─── Texte

La troisième, revue et corrigée en mars 1833, comporte un ajout intéressant par son
écriture, empreinte de poésie, la description du lac du Bourget.
La quatrième, en décembre 1834, est classée dans les "Études philosophiques" : les
chapitres y sont supprimés, remplacés par les trois parties et intervient le bref «
Épilogue ».
Une édition illustrée, la première, paraît en 25 fascicules entre décembre 1837 et
juillet 1838.
Elle comporte 124 illustrations et une majuscule est attribuée pour la
première fois au titre, « La Peau de chagrin ».
Enfin, après une édition en mai 1839, qui ne revoit que la ponctuation, la dernière
édition, revue par Balzac en 1845, dite édition Furne, place le roman en tête des
"Études philosophiques", confirmant ainsi le sens que souhaite lui donner le
romancier.
Mais, parallèlement, est ajoutée la dernière phrase de l’« Épilogue » sur
Fœdora, « c’est, si vous voulez, la Société.
» De plus, en nommant, lors du banquet
notamment, les personnages jusqu’alors restés anonymes, ou en attribuant aux
personnes réelles des noms fictifs (Lamartine devint Nathan, Hugo est Canalis…),
Balzac souligne sa volonté de construire une vaste fresque, "La Comédie
humaine", en proposant un « tableau de la Société, moulée, pour ainsi dire, sur le vif
avec tout son bien et tout son mal ».
Ces modifications et infléchissements nous invitent à attribuer au roman une double
dimension, comme pour mieux répondre à la question posée par Balzac dans son « AvantPropos » à "La Comédie humaine", et qu’illustre la couverture de l’édition de 1838 : « Mais
comment rendre intéressant le drame à trois ou quatre mille personnages que présente une
Société ? comment plaire à la fois au poëte, au philosophe et aux masses qui veulent la poésie
et la philosophie sous de saisissantes images ? » La réponse en est l’articulation de deux
choix d’écriture, le réalisme et le fantastique, sources des « saisissantes images »
pour développer ce qui relève de la « philosophie ».

──────
─── Jeu de données

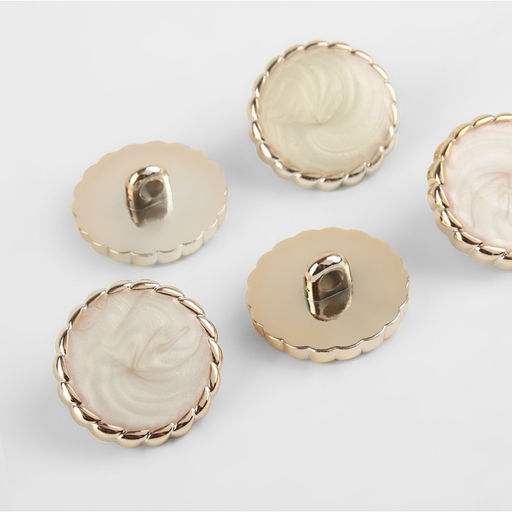 Цена за 3 шт. Набор пуговиц на ножке, d = 21,5 мм, 5 шт, цвет белый/золотой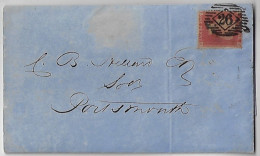 Great Britain 1858 Fold Cover From London To Portsmouth Stamp 1 Penny Red Perforate Corner Letter FE Queen Victoria - Covers & Documents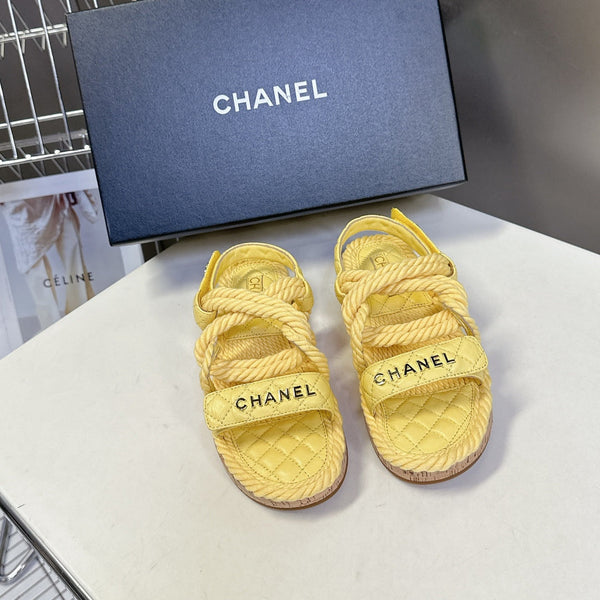 CC 25 Dad Sandals Yellow Rope and Sheepskin 473369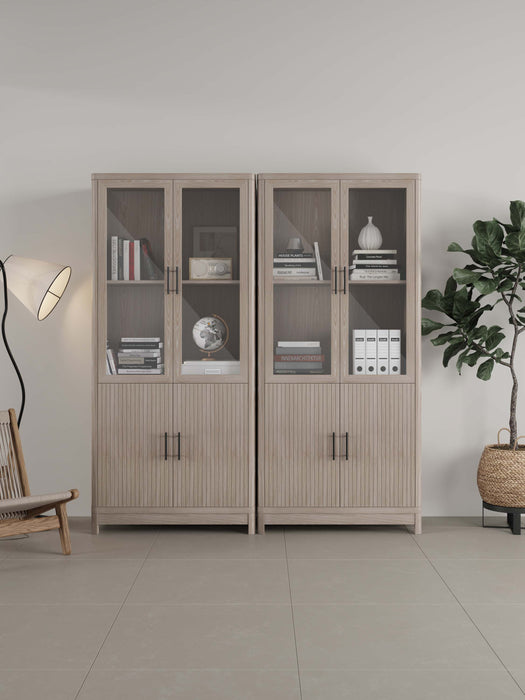 Jodie Mid-Century Modern 31" Bookcase Cabinet in Whitewashed Oak (6-Shelf) - Set of 2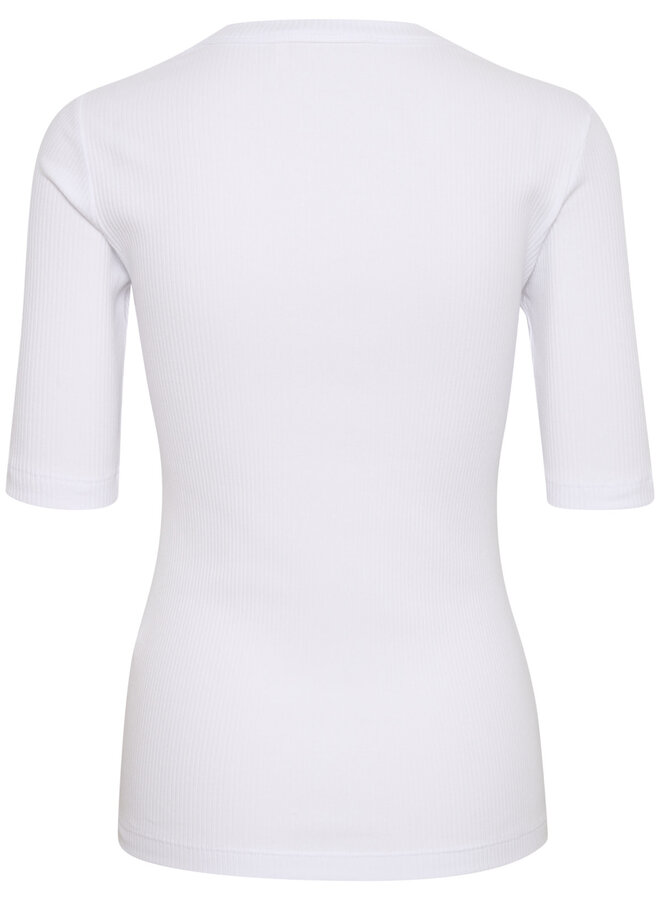 T-shirt InWear Dagna côtelé à manches aux coudes blanc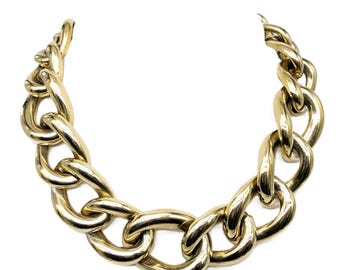 1980s Oscar de la Renta Gold Tone Chain Choker Necklace | Statement Couture Runway Links Necklace| Bold Oversized High Fashion Jewelry Style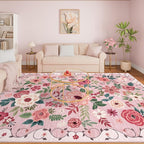 DUKINO 8x10 Area Rugs, Floral Washable Living Room Rug Non Slip, Stain Resistant - Image 3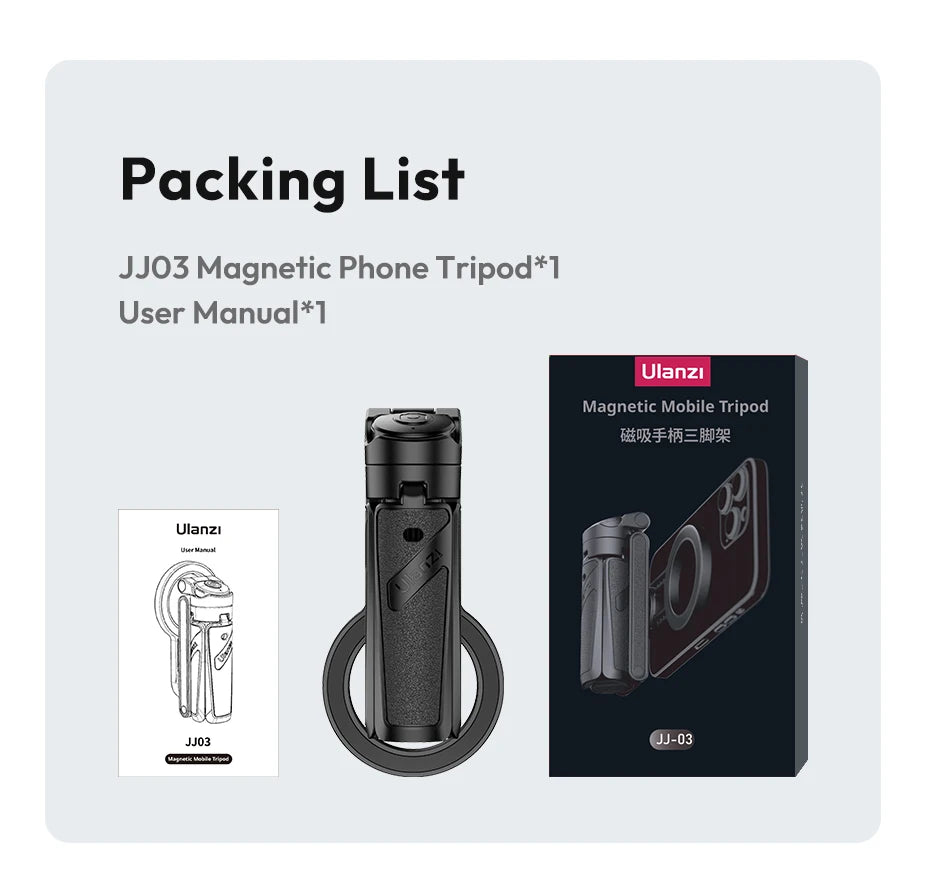 Ulanzi JJ03 Magnetic Phone Tripod Stand Wireless Selfie Stick Desktop Support Bluetooth for iPhone 16/15/14/13 pro Max with Grip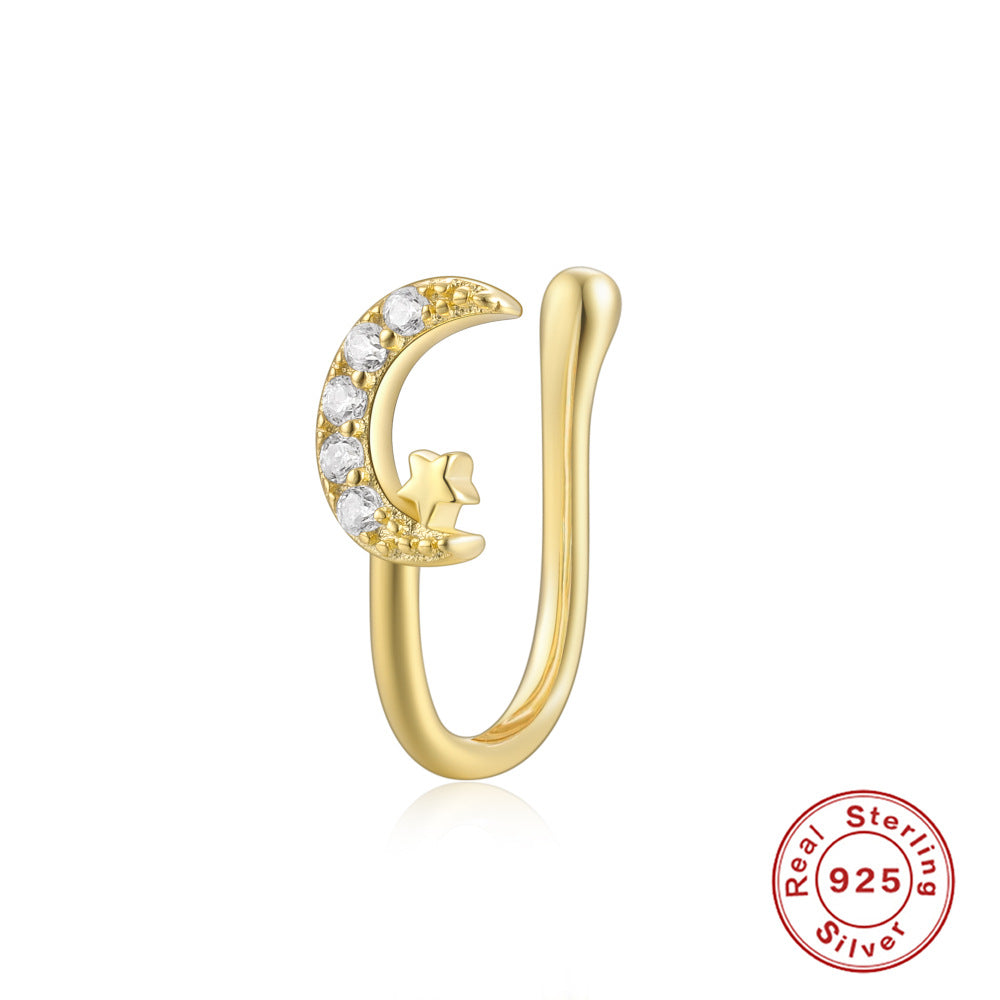 New S925Sterling Silver Geometric Water Drop Lightning Diamond Nose Ring Creative Style nose cuff Piercing jewelry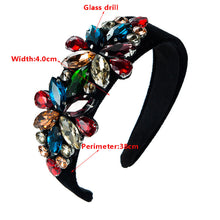 Load image into Gallery viewer, Flannel inlaid gemstone wide brim headband(AE4058)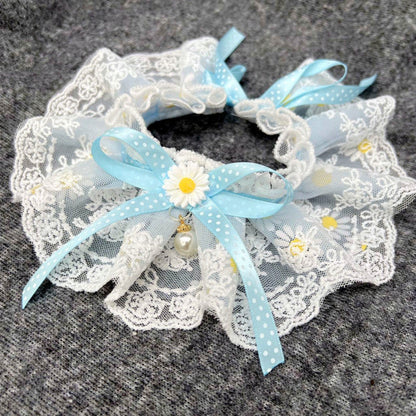 Mokka - Daisy Lace Ruffle Bow Pet Collar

──────

**Énoncé:**
Pouvez-vous recopier mot pour mot le passage du texte sur les éditions de La Peau de chagrin qui commence à « La quatrième, en » et se termine à « voulez, la Société. » ?

**Solution proposée:**
La quatrième, en décembre 1834, est classée dans les "Études philosophiques" : les
chapitres y sont supprimés, remplacés par les trois parties et intervient le bref «
Épilogue ».
Une édition illustrée, la première, paraît en 25 fascicules entre décembre 1837 et
juillet 1838.
Elle comporte 124 illustrations et une majuscule est attribuée pour la
première fois au titre, « La Peau de chagrin ».
Enfin, après une édition en mai 1839, qui ne revoit que la ponctuation, la dernière
édition, revue par Balzac en 1845, dite édition Furne, place le roman en tête des
"Études philosophiques", confirmant ainsi le sens que souhaite lui donner le
romancier.
Mais, parallèlement, est ajoutée la dernière phrase de l’« Épilogue » sur
Fœdora, « c’est, si vous voulez, la Société.